— Но я имел в виду совсем иное, — сказал в замешательстве служитель церкви. — Я спрашиваю вас, сын мой, что вы думаете о божественном происхождении Иисуса Христа?
— Ладно, ладно, — отвечал Теодор. — Давайте условимся: кто бы что ни говорил, я настаиваю, что ”Toldos Jeschu”[28]{44}, из которого этот невежественный пасквилянт Вольтер почерпнул столько вздорных побасенок, достойных ”Тысячи и одной ночи”, есть не что иное, как злобная и бездарная выдумка раввинов, и что сочинение это недостойно занимать место в библиотеке ученого!
— В добрый час! — вздохнул почтенный священнослужитель.
— Разве что в один прекрасный день, — продолжал Теодор, — отыщется экземпляр in charta maxima[29], о котором, если мне не изменяет память, идет речь в неопубликованной мешанине Давида Клемана.
На сей раз священник довольно громко застонал, вскочил со стула и с волнением склонился над Теодором, дабы честно и прямо объяснить больному, что у него тяжелейший приступ библиоманической горячки, описанной в ”Журнале медицинских наук”, и что сейчас ему не следует думать ни о чем, кроме спасения собственной души.
Теодор не принадлежал к числу тех глупцов, которые решительно отрицают существование Бога, но наш друг потратил так много сил на бесплодное изучение буквы множества книг, что у него не хватило времени постичь их дух. Даже в ту пору, когда он был совершенно здоров, теории бросали его в жар, а догмы вызывали столбняк. В богословии он разбирался хуже сенсимонистов{45}. Он отвернулся к стене.
Долгое время он лежал молча, и мы уже решили было, что он скончался, но, подойдя к нему, я услышал глухой шепот: ”Треть линии! Боже правый! Боже милостивый! Как отдашь ты мне эту треть линии и хватит ли твоего могущества, чтобы исправить непоправимую ошибку переплетчика?”
В эту минуту в комнату вошел один библиофил, приятель Теодора. Ему сказали, что больной при смерти, что в бреду он утверждал, будто аббат Лемакрье создал третью часть света, а четверть часа назад утратил дар речи.
— Сейчас проверим, — сказал библиофил.
— По какой ошибке в нумерации страниц узнается хороший эльзевировский Цезарь 1635 года? — спросил он Теодора.
— 153-я страница вместо 149-й.
— Отлично. А Теренций того же года?
— 108-я вместо 104-й.
— Черт возьми, — заметил я, — Эльзевирам в 1635 году не везло с цифрами. Хорошо, что они не стали печатать в том же году таблицы логарифмов.
— Превосходно, — продолжал приятель Теодора. — А ведь поверь я болтовне этих людей, я думал бы, что ты на волосок от смерти!
— На треть линии, — подхватил Теодор слабеющим голосом.

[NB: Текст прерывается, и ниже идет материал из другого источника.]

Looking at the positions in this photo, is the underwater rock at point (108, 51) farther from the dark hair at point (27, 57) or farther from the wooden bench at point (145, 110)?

— Я знаю о твоей беде, но по сравнению с тем, что приключилось со мной, это сущая ерунда. Вообрази, неделю тому назад на одной из тех никому не ведомых распродаж, о которых можно узнать лишь из объявления на двери, я упустил Боккаччо 1527 года — такой же великолепный экземпляр, как твой, в венецианском переплете из телячьей кожи, с остроконечными ”а”{46} и множеством ”свидетелей”{47}. И ни одной подложной страницы!
Теодор не мог больше думать ни о чем другом:
— Ты уверен, что ”а” были остроконечные?
— Как кончик алебарды.
— Значит, это действительно был Боккаччо 1527 года.
— Он самый. В тот день я был на чудесном обеде: очаровательные дамы, свежие устрицы, остроумные собеседники и превосходное шампанское. Я пришел через три минуты после того, как книга была продана.
— Милостивый государь! — в бешенстве вскричал Теодор. — Когда продается Боккаччо 1527 года, обходятся без обеда!{48}
Это последнее усилие исчерпало ту каплю жизненных сил, которая еще оставалась у Теодора и которую эта беседа поддерживала, подобно тому как раздувают затухающий огонь кузнечные меха. Он успел прошептать еще раз: ”Треть линии!” — но то были его последние слова.
Утратив всякую надежду на его спасение, мы подкатили его постель к книжным шкафам и стали вынимать оттуда те тома, которые он, казалось, звал взглядом. Дольше всего мы держали перед его глазами издания, которые, на наш взгляд, составляли предмет его наибольшей гордости. Умер он в полночь, в окружении книг в переплетах Десея и Падлу, любовно сжимая в руках переплет Тувенена.